## Goal of the exercise
Which two methods do both classes have in the post on type variances?

Type Variances

Posted on Mar 21, 2026

The culprit

I was minding my own business writing some type-annotated Python code when my type checker of trust did me dirty and nerd-sniped me.

error: Return type "list[A]" of "list_method" incompatible with return type "list[A | B]" in supertype "ParentClass"  [override]

Oof. Let’s provide some context.

Say we have a simple inheritance structure, where ChildClass inherits from ParentClass. Both classes only come with two methods: sequence_method and list_method. As the name suggests, one returns a Sequence object and one returns a list object. Here comes the more or less subtle difference between both classes: the parent returns containers, in which every element can either be an instance of class A or class B. The child class narrows down this option space by only ever returning elements which are instances of class A in its containers.

Ok – enough of the prose – here’s the aforementioned in code:

from typing import Sequence
from dataclasses import dataclass

@dataclass
class A:
    field: str

@dataclass
class B:
    field: int

class ParentClass:

    def sequence_method(self, flip: bool) -> Sequence[A | B]:
        if flip:
            return [A("hey"), B(5)]
        return (A("hey"), B(5))

    def list_method(self) -> list[A | B]:
        return [A("hey"), B(5)]

class ChildClass(ParentClass):

    def sequence_method(self, flip: bool) -> Sequence[A]:
        if flip:
            return [A("hey"), A("ho")]
        return (A("hey"), A("ho"))

## Record extracts
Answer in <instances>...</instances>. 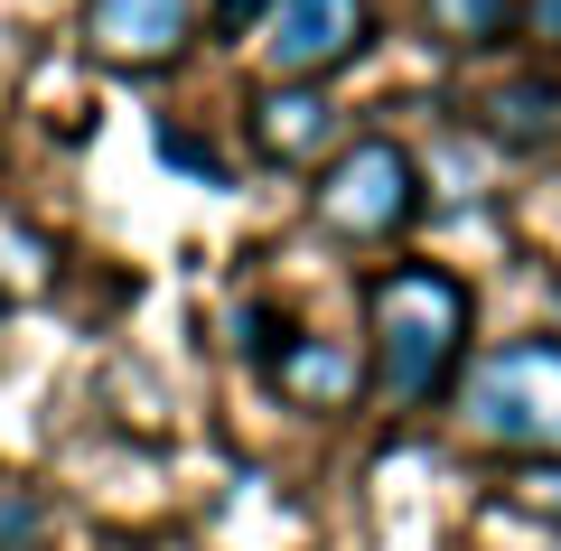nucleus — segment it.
I'll return each mask as SVG.
<instances>
[{"mask_svg": "<svg viewBox=\"0 0 561 551\" xmlns=\"http://www.w3.org/2000/svg\"><path fill=\"white\" fill-rule=\"evenodd\" d=\"M459 431L505 458H561V346L515 336L459 375Z\"/></svg>", "mask_w": 561, "mask_h": 551, "instance_id": "nucleus-2", "label": "nucleus"}, {"mask_svg": "<svg viewBox=\"0 0 561 551\" xmlns=\"http://www.w3.org/2000/svg\"><path fill=\"white\" fill-rule=\"evenodd\" d=\"M468 355V290L431 262H402V272L375 280V383L393 412H421L459 375Z\"/></svg>", "mask_w": 561, "mask_h": 551, "instance_id": "nucleus-1", "label": "nucleus"}, {"mask_svg": "<svg viewBox=\"0 0 561 551\" xmlns=\"http://www.w3.org/2000/svg\"><path fill=\"white\" fill-rule=\"evenodd\" d=\"M515 20H524V38H534L542 57H561V0H524Z\"/></svg>", "mask_w": 561, "mask_h": 551, "instance_id": "nucleus-13", "label": "nucleus"}, {"mask_svg": "<svg viewBox=\"0 0 561 551\" xmlns=\"http://www.w3.org/2000/svg\"><path fill=\"white\" fill-rule=\"evenodd\" d=\"M515 10L524 0H421V20L440 28L449 47H496L505 28H515Z\"/></svg>", "mask_w": 561, "mask_h": 551, "instance_id": "nucleus-9", "label": "nucleus"}, {"mask_svg": "<svg viewBox=\"0 0 561 551\" xmlns=\"http://www.w3.org/2000/svg\"><path fill=\"white\" fill-rule=\"evenodd\" d=\"M160 150H169V169H187V177H206V187H234V169H225V159L206 150L197 131H179V122H169V131H160Z\"/></svg>", "mask_w": 561, "mask_h": 551, "instance_id": "nucleus-11", "label": "nucleus"}, {"mask_svg": "<svg viewBox=\"0 0 561 551\" xmlns=\"http://www.w3.org/2000/svg\"><path fill=\"white\" fill-rule=\"evenodd\" d=\"M197 38V0H84V47L113 76H160Z\"/></svg>", "mask_w": 561, "mask_h": 551, "instance_id": "nucleus-5", "label": "nucleus"}, {"mask_svg": "<svg viewBox=\"0 0 561 551\" xmlns=\"http://www.w3.org/2000/svg\"><path fill=\"white\" fill-rule=\"evenodd\" d=\"M542 551H561V542H542Z\"/></svg>", "mask_w": 561, "mask_h": 551, "instance_id": "nucleus-16", "label": "nucleus"}, {"mask_svg": "<svg viewBox=\"0 0 561 551\" xmlns=\"http://www.w3.org/2000/svg\"><path fill=\"white\" fill-rule=\"evenodd\" d=\"M253 131H262V150H272L280 169H300V159H319L328 140H337V103H328L319 84H262Z\"/></svg>", "mask_w": 561, "mask_h": 551, "instance_id": "nucleus-7", "label": "nucleus"}, {"mask_svg": "<svg viewBox=\"0 0 561 551\" xmlns=\"http://www.w3.org/2000/svg\"><path fill=\"white\" fill-rule=\"evenodd\" d=\"M272 375L300 412H346L365 393V355H356V336H290Z\"/></svg>", "mask_w": 561, "mask_h": 551, "instance_id": "nucleus-6", "label": "nucleus"}, {"mask_svg": "<svg viewBox=\"0 0 561 551\" xmlns=\"http://www.w3.org/2000/svg\"><path fill=\"white\" fill-rule=\"evenodd\" d=\"M375 47V0H272L253 20V57L272 84H328Z\"/></svg>", "mask_w": 561, "mask_h": 551, "instance_id": "nucleus-4", "label": "nucleus"}, {"mask_svg": "<svg viewBox=\"0 0 561 551\" xmlns=\"http://www.w3.org/2000/svg\"><path fill=\"white\" fill-rule=\"evenodd\" d=\"M412 216H421V159L402 140L365 131L356 150H337L319 169V225L337 243H393Z\"/></svg>", "mask_w": 561, "mask_h": 551, "instance_id": "nucleus-3", "label": "nucleus"}, {"mask_svg": "<svg viewBox=\"0 0 561 551\" xmlns=\"http://www.w3.org/2000/svg\"><path fill=\"white\" fill-rule=\"evenodd\" d=\"M262 10H272V0H216V20H225V28H253Z\"/></svg>", "mask_w": 561, "mask_h": 551, "instance_id": "nucleus-15", "label": "nucleus"}, {"mask_svg": "<svg viewBox=\"0 0 561 551\" xmlns=\"http://www.w3.org/2000/svg\"><path fill=\"white\" fill-rule=\"evenodd\" d=\"M515 505H524V514H542V524L561 532V458H534V468L515 477Z\"/></svg>", "mask_w": 561, "mask_h": 551, "instance_id": "nucleus-12", "label": "nucleus"}, {"mask_svg": "<svg viewBox=\"0 0 561 551\" xmlns=\"http://www.w3.org/2000/svg\"><path fill=\"white\" fill-rule=\"evenodd\" d=\"M486 140H496V150H552L561 140V84L552 76L496 84V94H486Z\"/></svg>", "mask_w": 561, "mask_h": 551, "instance_id": "nucleus-8", "label": "nucleus"}, {"mask_svg": "<svg viewBox=\"0 0 561 551\" xmlns=\"http://www.w3.org/2000/svg\"><path fill=\"white\" fill-rule=\"evenodd\" d=\"M38 524V505H28V495H0V542H10V532H28Z\"/></svg>", "mask_w": 561, "mask_h": 551, "instance_id": "nucleus-14", "label": "nucleus"}, {"mask_svg": "<svg viewBox=\"0 0 561 551\" xmlns=\"http://www.w3.org/2000/svg\"><path fill=\"white\" fill-rule=\"evenodd\" d=\"M47 262H57V253H47V234H38V225H20L10 206H0V290H38Z\"/></svg>", "mask_w": 561, "mask_h": 551, "instance_id": "nucleus-10", "label": "nucleus"}]
</instances>
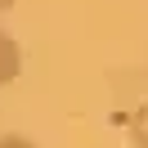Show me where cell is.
Wrapping results in <instances>:
<instances>
[{
    "mask_svg": "<svg viewBox=\"0 0 148 148\" xmlns=\"http://www.w3.org/2000/svg\"><path fill=\"white\" fill-rule=\"evenodd\" d=\"M126 135H130V144H135V148H148V103H139V108L130 112Z\"/></svg>",
    "mask_w": 148,
    "mask_h": 148,
    "instance_id": "obj_2",
    "label": "cell"
},
{
    "mask_svg": "<svg viewBox=\"0 0 148 148\" xmlns=\"http://www.w3.org/2000/svg\"><path fill=\"white\" fill-rule=\"evenodd\" d=\"M14 5H18V0H0V14H5V9H14Z\"/></svg>",
    "mask_w": 148,
    "mask_h": 148,
    "instance_id": "obj_4",
    "label": "cell"
},
{
    "mask_svg": "<svg viewBox=\"0 0 148 148\" xmlns=\"http://www.w3.org/2000/svg\"><path fill=\"white\" fill-rule=\"evenodd\" d=\"M0 148H40V144L27 135H0Z\"/></svg>",
    "mask_w": 148,
    "mask_h": 148,
    "instance_id": "obj_3",
    "label": "cell"
},
{
    "mask_svg": "<svg viewBox=\"0 0 148 148\" xmlns=\"http://www.w3.org/2000/svg\"><path fill=\"white\" fill-rule=\"evenodd\" d=\"M18 76H23V45H18L5 27H0V90H5V85H14Z\"/></svg>",
    "mask_w": 148,
    "mask_h": 148,
    "instance_id": "obj_1",
    "label": "cell"
}]
</instances>
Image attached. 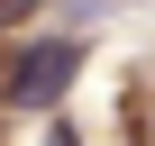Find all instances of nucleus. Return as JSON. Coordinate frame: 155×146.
<instances>
[{
    "instance_id": "1",
    "label": "nucleus",
    "mask_w": 155,
    "mask_h": 146,
    "mask_svg": "<svg viewBox=\"0 0 155 146\" xmlns=\"http://www.w3.org/2000/svg\"><path fill=\"white\" fill-rule=\"evenodd\" d=\"M73 73H82V46H73V37H28V46L9 55V82H0V101H9V110H55Z\"/></svg>"
},
{
    "instance_id": "2",
    "label": "nucleus",
    "mask_w": 155,
    "mask_h": 146,
    "mask_svg": "<svg viewBox=\"0 0 155 146\" xmlns=\"http://www.w3.org/2000/svg\"><path fill=\"white\" fill-rule=\"evenodd\" d=\"M46 146H82V137H73V128H64V119H55V128H46Z\"/></svg>"
}]
</instances>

## Solution for this exercise
sequence_method and list_method